Türkiye, KKTC ile milli maç yapsaydı; üyelikten ihraç edilmiş olacağından dünya 3'üncüsü olabilir miydi? Eğer bu işi kolaysa Sayın Erdoğan'ın bakanlık elinde, federasyon emrinde hemen KKTC-Türkiye milli maçı yaptırsın, sonra da neler olacağını görsün.

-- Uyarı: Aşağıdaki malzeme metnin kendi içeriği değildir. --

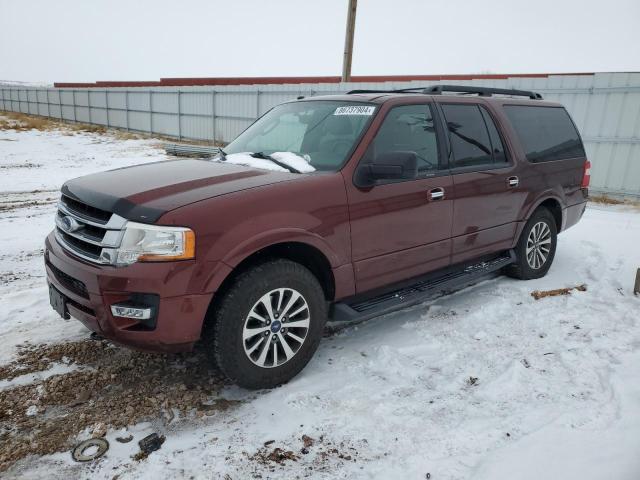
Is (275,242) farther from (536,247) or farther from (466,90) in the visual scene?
(536,247)

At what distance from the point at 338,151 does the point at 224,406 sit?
6.33ft

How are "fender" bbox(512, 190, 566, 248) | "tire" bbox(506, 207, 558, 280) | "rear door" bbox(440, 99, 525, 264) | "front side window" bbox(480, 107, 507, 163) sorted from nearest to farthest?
"rear door" bbox(440, 99, 525, 264), "front side window" bbox(480, 107, 507, 163), "fender" bbox(512, 190, 566, 248), "tire" bbox(506, 207, 558, 280)

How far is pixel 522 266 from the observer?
17.1ft

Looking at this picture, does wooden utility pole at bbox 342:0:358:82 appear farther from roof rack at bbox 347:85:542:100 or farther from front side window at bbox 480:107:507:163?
front side window at bbox 480:107:507:163

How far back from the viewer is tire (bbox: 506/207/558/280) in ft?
16.8

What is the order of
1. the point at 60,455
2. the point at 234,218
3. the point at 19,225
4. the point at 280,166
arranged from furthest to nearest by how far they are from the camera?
the point at 19,225, the point at 280,166, the point at 234,218, the point at 60,455

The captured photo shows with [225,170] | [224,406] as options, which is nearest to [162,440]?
[224,406]

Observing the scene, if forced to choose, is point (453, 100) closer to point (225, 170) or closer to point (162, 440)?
point (225, 170)

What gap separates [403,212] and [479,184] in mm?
1054

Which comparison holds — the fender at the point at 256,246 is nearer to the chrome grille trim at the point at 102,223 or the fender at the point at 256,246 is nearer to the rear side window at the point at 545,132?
the chrome grille trim at the point at 102,223

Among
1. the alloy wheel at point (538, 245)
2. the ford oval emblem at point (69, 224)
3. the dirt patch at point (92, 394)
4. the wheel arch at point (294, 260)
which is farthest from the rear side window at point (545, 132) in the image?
the ford oval emblem at point (69, 224)

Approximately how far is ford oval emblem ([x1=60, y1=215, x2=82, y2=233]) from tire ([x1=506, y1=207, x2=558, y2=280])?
420cm

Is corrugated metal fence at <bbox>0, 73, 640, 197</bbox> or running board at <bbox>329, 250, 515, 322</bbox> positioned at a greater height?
corrugated metal fence at <bbox>0, 73, 640, 197</bbox>

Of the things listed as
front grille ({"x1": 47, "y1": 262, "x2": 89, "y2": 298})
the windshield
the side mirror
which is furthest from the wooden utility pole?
front grille ({"x1": 47, "y1": 262, "x2": 89, "y2": 298})
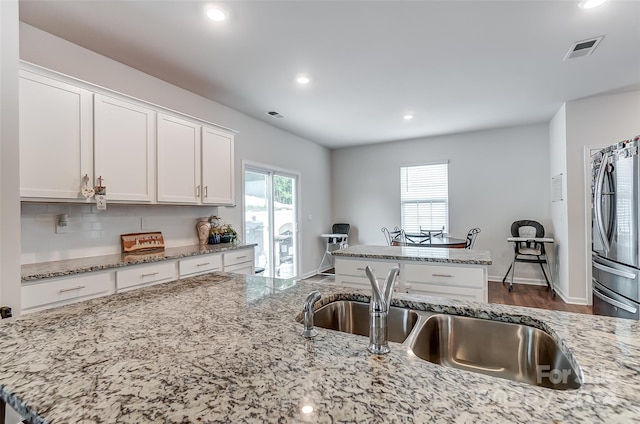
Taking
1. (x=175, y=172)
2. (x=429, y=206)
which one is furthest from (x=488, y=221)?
(x=175, y=172)

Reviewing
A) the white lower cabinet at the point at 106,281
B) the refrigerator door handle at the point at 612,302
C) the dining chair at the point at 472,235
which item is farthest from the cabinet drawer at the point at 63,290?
the dining chair at the point at 472,235

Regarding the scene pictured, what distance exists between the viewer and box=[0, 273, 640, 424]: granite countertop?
1.82ft

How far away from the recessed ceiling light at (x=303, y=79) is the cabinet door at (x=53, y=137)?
1.87m

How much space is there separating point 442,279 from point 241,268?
2225 millimetres

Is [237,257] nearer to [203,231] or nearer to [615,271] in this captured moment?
[203,231]

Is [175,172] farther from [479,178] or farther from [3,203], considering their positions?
[479,178]

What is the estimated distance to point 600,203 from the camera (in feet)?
9.34

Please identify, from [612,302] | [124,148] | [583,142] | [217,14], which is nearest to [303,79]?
[217,14]

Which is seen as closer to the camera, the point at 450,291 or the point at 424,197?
the point at 450,291

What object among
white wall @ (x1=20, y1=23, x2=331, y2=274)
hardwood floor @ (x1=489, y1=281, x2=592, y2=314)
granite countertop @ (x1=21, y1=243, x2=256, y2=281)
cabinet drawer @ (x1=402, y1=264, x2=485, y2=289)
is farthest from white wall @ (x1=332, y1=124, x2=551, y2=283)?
granite countertop @ (x1=21, y1=243, x2=256, y2=281)

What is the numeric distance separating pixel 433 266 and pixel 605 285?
1.85 meters

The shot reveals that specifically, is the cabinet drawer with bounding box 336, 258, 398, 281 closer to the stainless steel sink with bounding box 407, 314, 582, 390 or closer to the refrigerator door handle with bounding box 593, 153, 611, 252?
the stainless steel sink with bounding box 407, 314, 582, 390

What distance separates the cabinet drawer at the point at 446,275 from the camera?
7.04 ft

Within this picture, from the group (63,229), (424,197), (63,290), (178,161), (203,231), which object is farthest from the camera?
(424,197)
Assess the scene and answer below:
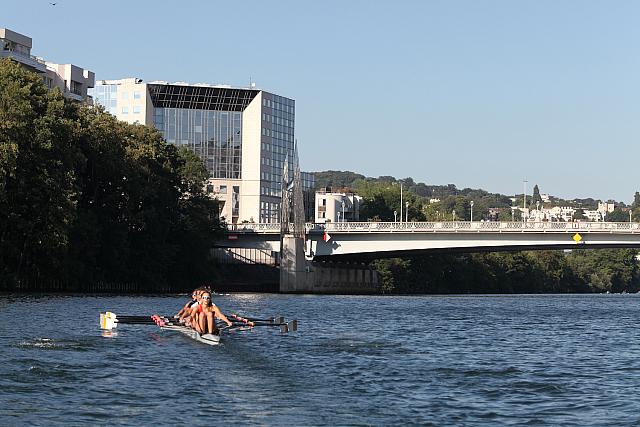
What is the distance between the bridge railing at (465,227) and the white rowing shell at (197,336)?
78290 millimetres

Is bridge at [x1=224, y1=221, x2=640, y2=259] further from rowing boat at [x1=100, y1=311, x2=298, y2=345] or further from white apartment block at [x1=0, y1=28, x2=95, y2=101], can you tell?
rowing boat at [x1=100, y1=311, x2=298, y2=345]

Uluslararası kuruluşların kuralları var. Ya uyarsınız ya da atılırsınız. Kasımpaşa Futbol Takımı ile Türkiye Futbol Federasyonu yönetim şekillerini birbirine karıştırmayınız Sayın Erdoğan...

Hasan BOZKURTER-İSTANBUL


Kazık değil çiçek istiyorum


ŞİŞLİ'den bir okurumuz yazıyor: Poyracık Sokağı'na esnaf tarafından konulan 8-10 adet saksının Karayolları Kanunu'na göre suç olduğunu belirterek, saksıların kaldırılması yönünde bir şikayette bulundum. Görüştüğüm belediye yetkilileri haklı olduğumu söylüyorlar ama bir türlü saksılar kaldırılamıyor. Bazı sokaklarda durumlar daha da vahim, yollar beton taşlarla kaplanmış. Fakat bu durum kimseyi rahatsız etmiyor ya da etse de bizde olduğu gibi pek fark etmiyor. Kimsenin buna dur diyecek gücü yok. Eğer yollara kazık çakarak işgal etmek yasalsa ben de evimin önüne kazık çakarak değil, ama çiçek ekerek işgal etmek istiyorum.

Biliyor musunuz?


AT camiasının 'Yarışçı' dergisinin, Mesut Yılmaz'ın oğlu Yavuz Yılmaz'a işadamı Yasin Ekinci tarafından bir at hediye edildiğini, ayrıca 45 milyara bir tay aldığını ve Yılmaz'ın sonunda at sahibi belgesini aldığını yazdığını...

Biliyor musunuz?

MESAJ


AVRUPA'dan gelip Irak'a gidecek olan 'canlı kalkan' ekibinin İstanbul'a gelen üyeleri arasında Meksika'da Zapatistalar'ın direnişine tanıklık etmiş gazeteci, yazar, şair ve direnişçi John Ross de bulunuyor. 'The War Against Oblivion' (Unutulmaya Karşı Savaş) adlı kitabı bulunan Ross, Beyoğlu Büyükparmakkapı'da Karakedi Kültür Merkezi'nde (251 62 73) bugün 19.30'da, Zapatistalar'ın direnişine tanıklığını görsel olarak sunacak.